When Harper starts her class, I am always amazed at how focused she is. A lot of those kids are really just phoning it in. Why get involved in a sport that involves kicking and punching, if you're going to kick and punch like a weenie? I often wonder how many kids are there just because their parents decided they needed "discipline." Martial arts schools are always touting the benefits of learning karate or judo, like all these hyperactive sugar-tweakers are suddenly going to approach life like a steely-eyed ninja. And really, all the instructors ever do with the hyperactive sugar-tweakers is wish they were in a different class.

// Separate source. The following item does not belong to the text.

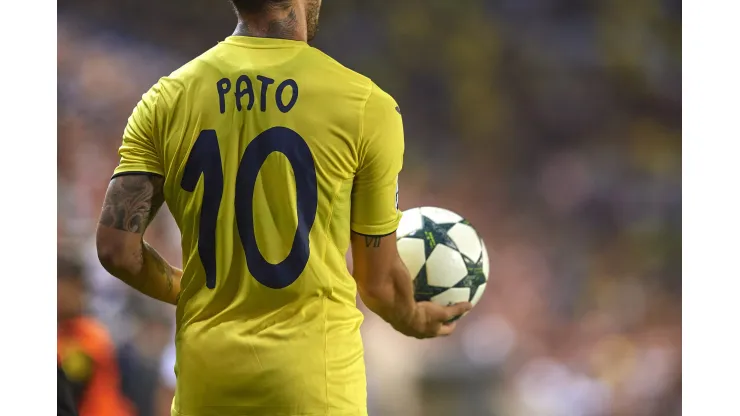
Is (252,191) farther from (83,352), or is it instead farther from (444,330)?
(83,352)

The parents all sit in rows of chairs off to the side since we're the audience this is all intended for. Not that we're paying that much attention. Most parents are trying to keep the other kids they have brought with them occupied and quiet. Or at least occupied. Some are just happy with "breathing and not kidnapped and the second is negotiable." Some of the dads actually do pay attention and want little Triscuit or Schooner or whatever they're naming kids now to know that he is doing EVERYTHING WRONG. These are the dads that will eventually say, "This report from your school counselor says you have low self-esteem. What the hell is wrong with you?"

It's when I'm around other parents that I wonder if my kids know just how good they have it with us. We're pretty freakin' laid back around here, most of the time anyway. But then I get around other kids and I realize just how good we have it. I volunteer in my kids' classrooms at school and the first graders are a band of total lunatics. No wonder Devon hates school. I'm supposed to be helping during something called "Workshop" but I can tell that this is just a way for the teacher to split off the insane children and make someone else deal with them for an hour while she does something productive with the calm children. And it's not like my presence accomplishes anything—they know I can't do anything to them, so it's pretty much just an hour of total chaos. I can only imagine being the parent of a kid like that, and I suppose after a while, your only recourse is to just try to impress upon other parents that, despite appearances, you really are a hard-ass disciplinarian. "Quimbly! Stop licking that lady's leg! Do you want me to come over there? Good, because I wan't going to anyway."

I'm just glad that my children occasionally allow me these opportunities to observe other people and other children and not only become more grateful for my own family, but also squeak out a blog post when I have nothing quilty to write about.